*Objective*
Copy the part of the data that opens with the line containing "Considering what is" and runs through the end of the data, keeping every line the same.

*Data provided*

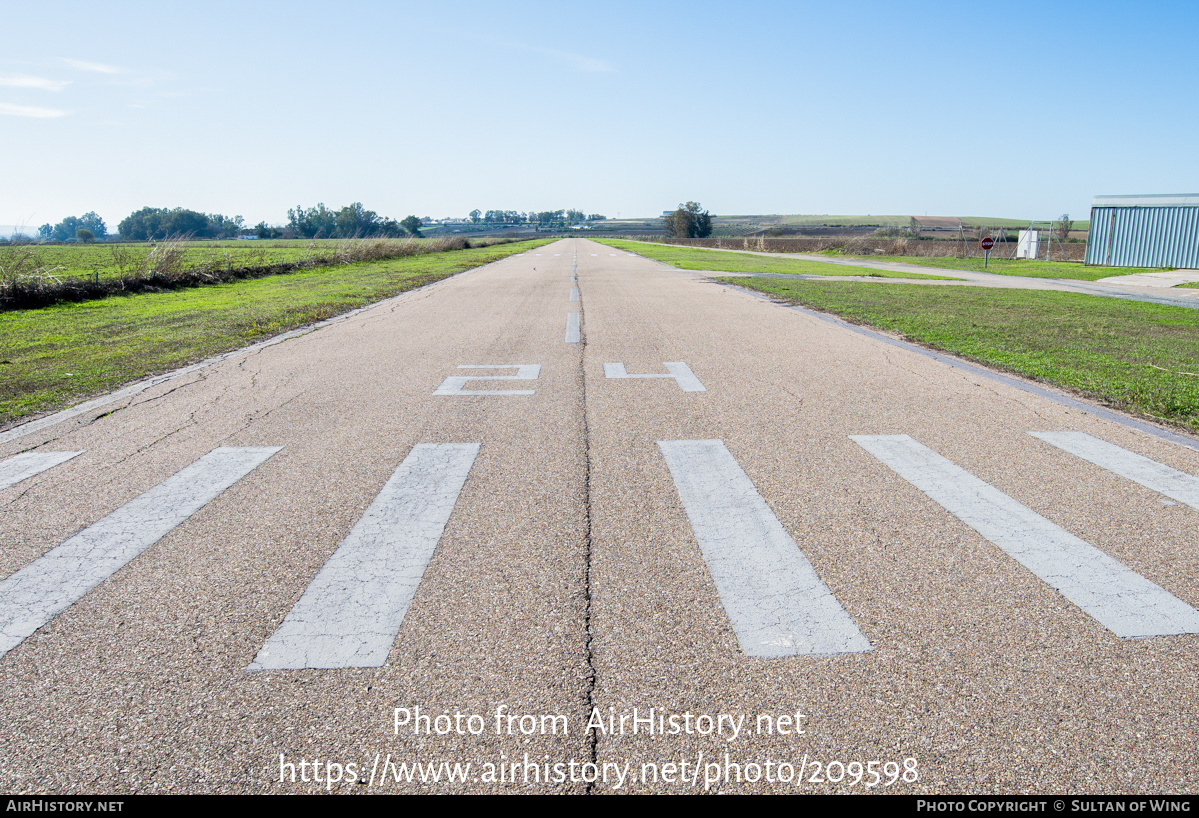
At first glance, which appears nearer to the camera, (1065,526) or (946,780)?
(946,780)

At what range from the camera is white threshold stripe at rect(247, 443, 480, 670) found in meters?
2.88

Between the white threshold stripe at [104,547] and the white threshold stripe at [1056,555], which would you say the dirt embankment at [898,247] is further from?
the white threshold stripe at [104,547]

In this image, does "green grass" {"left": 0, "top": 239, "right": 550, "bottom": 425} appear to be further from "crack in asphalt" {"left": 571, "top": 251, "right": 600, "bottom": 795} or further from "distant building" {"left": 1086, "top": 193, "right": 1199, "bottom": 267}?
"distant building" {"left": 1086, "top": 193, "right": 1199, "bottom": 267}

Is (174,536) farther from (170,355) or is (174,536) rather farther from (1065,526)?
(170,355)

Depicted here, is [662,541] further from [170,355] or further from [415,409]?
[170,355]

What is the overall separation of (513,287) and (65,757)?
19763mm

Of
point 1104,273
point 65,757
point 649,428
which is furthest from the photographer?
point 1104,273

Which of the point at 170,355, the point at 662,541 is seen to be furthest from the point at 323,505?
the point at 170,355

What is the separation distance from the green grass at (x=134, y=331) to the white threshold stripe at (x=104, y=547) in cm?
297

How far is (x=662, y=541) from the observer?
12.7ft

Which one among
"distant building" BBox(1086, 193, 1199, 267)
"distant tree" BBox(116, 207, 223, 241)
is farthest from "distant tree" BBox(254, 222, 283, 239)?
"distant building" BBox(1086, 193, 1199, 267)

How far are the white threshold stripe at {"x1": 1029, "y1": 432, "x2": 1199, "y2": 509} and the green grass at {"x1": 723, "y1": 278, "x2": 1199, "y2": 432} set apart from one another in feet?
3.81

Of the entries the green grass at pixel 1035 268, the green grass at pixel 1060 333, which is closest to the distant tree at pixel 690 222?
the green grass at pixel 1035 268
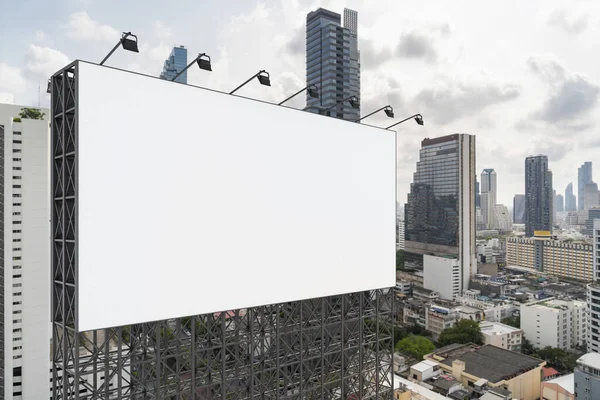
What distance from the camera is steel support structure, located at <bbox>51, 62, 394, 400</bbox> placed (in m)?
4.60

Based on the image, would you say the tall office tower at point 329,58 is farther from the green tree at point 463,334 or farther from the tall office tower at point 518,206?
the tall office tower at point 518,206

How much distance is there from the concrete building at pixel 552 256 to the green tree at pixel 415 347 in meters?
23.6

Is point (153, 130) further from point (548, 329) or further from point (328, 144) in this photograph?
point (548, 329)

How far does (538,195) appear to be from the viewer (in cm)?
5328

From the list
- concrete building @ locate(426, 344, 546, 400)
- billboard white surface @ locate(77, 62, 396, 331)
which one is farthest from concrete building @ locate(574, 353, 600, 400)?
billboard white surface @ locate(77, 62, 396, 331)

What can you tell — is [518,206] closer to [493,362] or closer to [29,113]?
[493,362]

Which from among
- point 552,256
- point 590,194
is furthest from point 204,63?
point 590,194

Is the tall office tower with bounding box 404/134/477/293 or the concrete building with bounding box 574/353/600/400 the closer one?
the concrete building with bounding box 574/353/600/400

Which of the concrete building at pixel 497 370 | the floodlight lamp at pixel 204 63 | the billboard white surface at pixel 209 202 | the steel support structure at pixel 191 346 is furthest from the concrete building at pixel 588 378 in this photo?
the floodlight lamp at pixel 204 63

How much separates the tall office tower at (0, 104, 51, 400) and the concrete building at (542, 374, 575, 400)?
17.8m

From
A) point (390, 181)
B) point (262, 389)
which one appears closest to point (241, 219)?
point (262, 389)

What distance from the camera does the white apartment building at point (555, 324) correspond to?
65.9ft

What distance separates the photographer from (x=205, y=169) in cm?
527

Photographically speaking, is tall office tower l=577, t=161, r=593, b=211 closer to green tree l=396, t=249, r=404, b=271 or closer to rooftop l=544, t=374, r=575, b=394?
green tree l=396, t=249, r=404, b=271
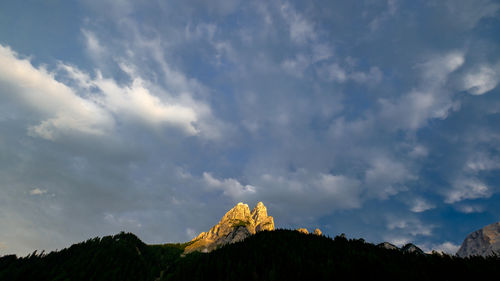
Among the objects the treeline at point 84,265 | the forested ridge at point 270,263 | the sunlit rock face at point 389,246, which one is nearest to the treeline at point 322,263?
the forested ridge at point 270,263

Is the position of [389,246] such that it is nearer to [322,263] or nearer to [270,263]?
[322,263]

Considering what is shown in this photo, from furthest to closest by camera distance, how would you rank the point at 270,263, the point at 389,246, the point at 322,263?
the point at 389,246 < the point at 270,263 < the point at 322,263

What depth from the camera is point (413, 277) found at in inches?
2272

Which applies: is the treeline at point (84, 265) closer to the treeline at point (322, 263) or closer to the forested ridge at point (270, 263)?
the forested ridge at point (270, 263)

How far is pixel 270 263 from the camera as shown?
317 feet

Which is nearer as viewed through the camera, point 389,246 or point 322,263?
point 322,263

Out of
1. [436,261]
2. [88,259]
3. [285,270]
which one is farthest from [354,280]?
[88,259]

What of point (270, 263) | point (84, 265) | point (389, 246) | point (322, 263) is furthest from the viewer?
point (389, 246)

*Task output*
Considering what is shown in this photo, from furthest to closest by camera distance, how would you rank the point at 270,263, the point at 389,246, the point at 322,263?
the point at 389,246 < the point at 270,263 < the point at 322,263

What depth from the camera is point (413, 277) found at in inches?
2272

Which applies: is the treeline at point (84, 265) closer to the treeline at point (322, 263) or closer to the forested ridge at point (270, 263)?
the forested ridge at point (270, 263)

How far is pixel 270 263 from the camera as shown?
317 feet

Which is nearer as viewed through the camera, point 389,246 or point 322,263?
point 322,263

Out of
1. [436,261]
2. [88,259]
3. [285,270]
which one is farthest from [354,280]?
[88,259]

What of point (270, 263) | point (84, 265) | point (389, 246) | point (322, 263) is furthest from the viewer?
point (389, 246)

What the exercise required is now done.